Yes, Your Company Can Hold on to Its Culture During Rapid Growth
Having a healthy company culture is a vital aspect to a company’s success. However, a company’s culture can get lost in the shuffle when it is in the midst of rapid growth. Here are the key aspects for management to ensure that a company’s culture remains positive throughout the changes that growth inevitably produces, writes Rafael Lourenco, executive vice president at ClearSale.
A healthy company culture is an asset that attracts talent, helps you retain the people you hire, nurtures new ideas and provides meaningful work. This type of culture is also rare. Nearly 2/3 of corporate cultures are classified as either toxic or deficient, according to research by LearnLoft. If your company has a positive culture, it’s worth keeping. But how can you do that while your organization is in the middle of rapid growth?
The first step is to reflect on why you want to grow quickly and whether it will benefit your company. I say this because I’ve seen firsthand that the challenges of fast growth are huge, and I don’t believe it’s the right choice for every organization. Without careful planning to maintain culture, "the organization can quickly fall apart” during rapid growth, according to startup consultant and researcher Jordana Valencia.
The company I work for had about two dozen employees when I started a decade ago. Now we have about 1,500, and our culture is still the foundation of our success. But I won’t say it was easy. Keeping our culture alive while we grew our workforce to 40 times its original size required a serious commitment of time, effort and money. Depending on the resources you can dedicate to growth and culture management, and the strength of your company culture now, you may decide that it’s better to rethink rapid growth in favor of more organic, sustainable growth over a longer timeline.
Once you know which growth strategy you’re going to pursue, it’s time to address the challenges of balancing growth and culture. These challenges confront all growing companies, but they’re especially important for fast-growing organizations because they must be managed quickly.
Learn more: 5 Steps for Making Visuals Part of Your Company’s Culture
Challenges to company culture during growth
As a leader, a C-level executive, or an entrepreneur, you must plan on spending a good portion of your time on maintaining the company culture.
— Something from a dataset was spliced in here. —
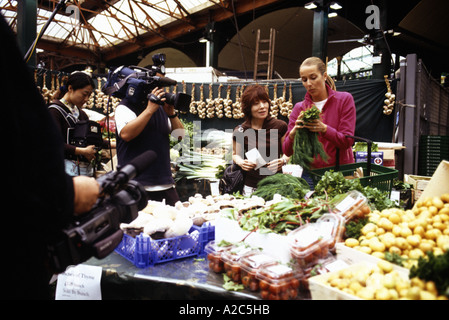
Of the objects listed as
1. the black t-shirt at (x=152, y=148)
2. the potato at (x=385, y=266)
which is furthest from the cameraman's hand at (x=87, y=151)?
the potato at (x=385, y=266)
It is relevant, it is important, and it can’t be delegated, regardless of how quickly your business grows.
One of the biggest challenges is the shifting ratio of new hires to experienced employees. With each hire, the percentage of team members who are new to your company culture grows. You need a plan in place to teach large numbers of new people your culture quickly, so it doesn’t get diluted or ignored.
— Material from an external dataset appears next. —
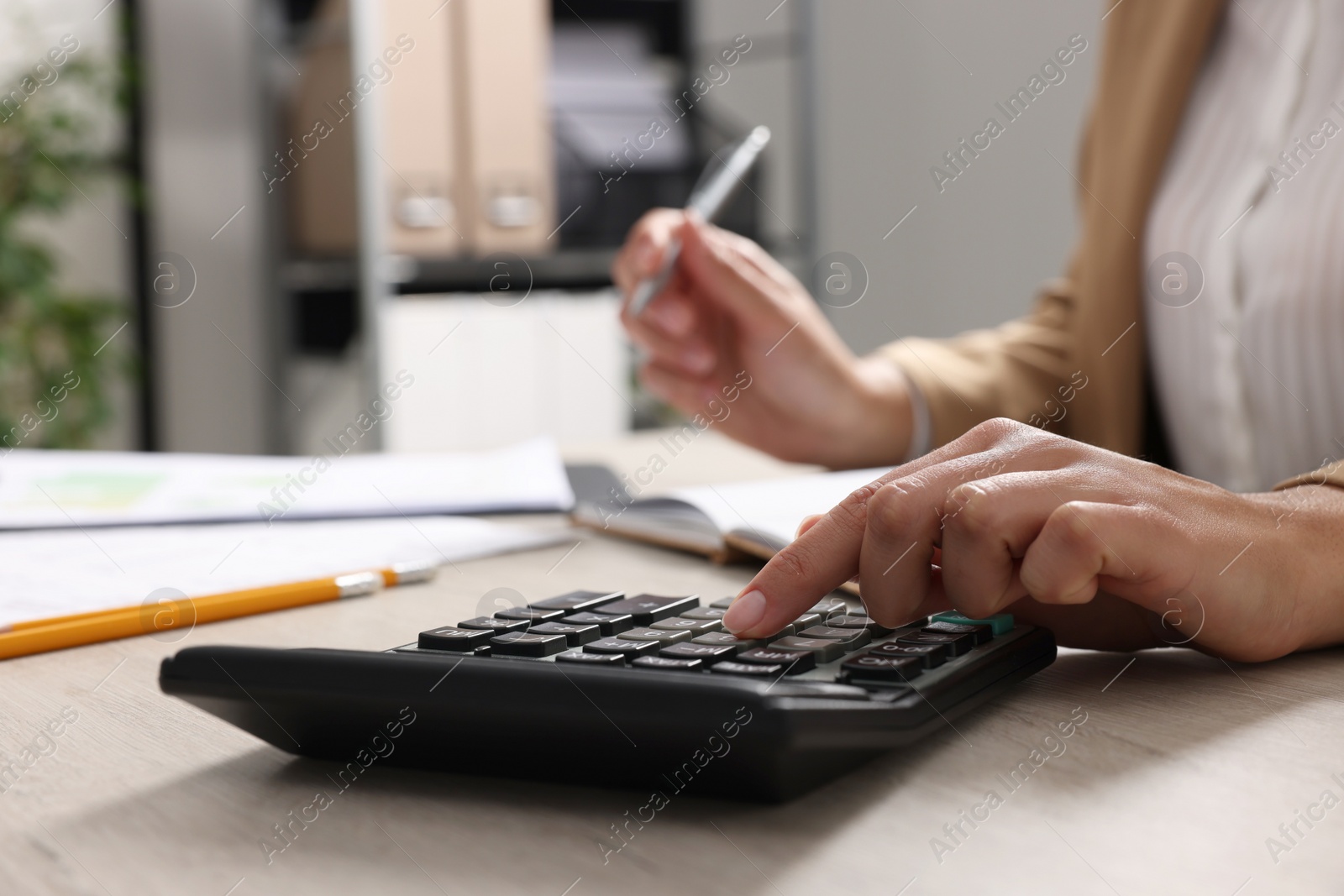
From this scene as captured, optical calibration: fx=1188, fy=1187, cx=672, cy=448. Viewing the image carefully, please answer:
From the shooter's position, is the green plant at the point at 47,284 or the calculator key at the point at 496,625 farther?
the green plant at the point at 47,284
Another major challenge is making time for the corporate culture even though it doesn’t have any short-term impacts. Rapid growth requires a short-term focus in many ways. You may have new production or distribution problems, more difficult customers, and a lengthening list of ways you want to improve your product. In those circumstances, stopping everything to sit down and discuss the culture is immensely difficult. That’s why upper management can’t delegate the work on corporate culture issues. You must be prepared to lead by example. Remember that the culture is defined by what you allow/tolerate.
Finally, you must apply your culture goals to your hiring process, even if you feel pressured to hire new people as fast as possible. It won’t be easy to turn away good candidates who could fix your short-term challenges but who wouldn’t be a good fit for your company culture over the long term. However, you must make those hard choices if you want to emerge from the rapid-growth phase with the DNA of your culture intact.
Related to hiring for culture, you’ll need to think about when to hire leadership from outside, something many fast-growing companies do. Hiring outside leadership will change your corporate culture in some ways, and that’s not an easy decision to make. If you do need to bring in new leaders, take your time and look for the best possible fit with your existing culture.
Keys to preserving company culture during growth
With the major challenges of balancing growth and culture in mind, it’s time to look at solutions. At my company, we’ve invested a lot of money and energy into not only communicating our company culture and history, but also formalizing it. We’ve implemented three practices that any growing company can use to preserve and strengthen their company culture.
First, we created routines and rituals that serve to perpetuate the corporate culture. This is important to keep elements of your culture alive when new people are pouring into the company. It’s also a factor in creating a top-performing culture, where “words and phrases are powerful and are used all the time to the point where they become habits,” according to researchers at LearnLoft.
Next, we decided to use our corporate culture as an evolving framework for everything else. This gives any new hires at the company a clear idea of what the corporate culture is. When you have a clearly defined cultural framework, you can build your business around it—another best practice that researchers recommend. Hiring, training, collaboration, mentoring, and communication can, and should, all fit into your cultural framework.
Finally, we invested in creating a department that focuses on meetings, internal communication, and the employee development. More than two percent of our revenue is spent on initiatives coordinated by this department, which is separate from HR. Instead, it’s all about helping our company live its cultural values of clear communication, freedom to innovate, support for career development, and personal growth.
Keeping your company culture alive during growth periods is like any other business goal you want to achieve. You must be intentional, persistent, and willing to invest time and money to make it happen. When you set the example of making your company culture a priority, the rest of your company will follow.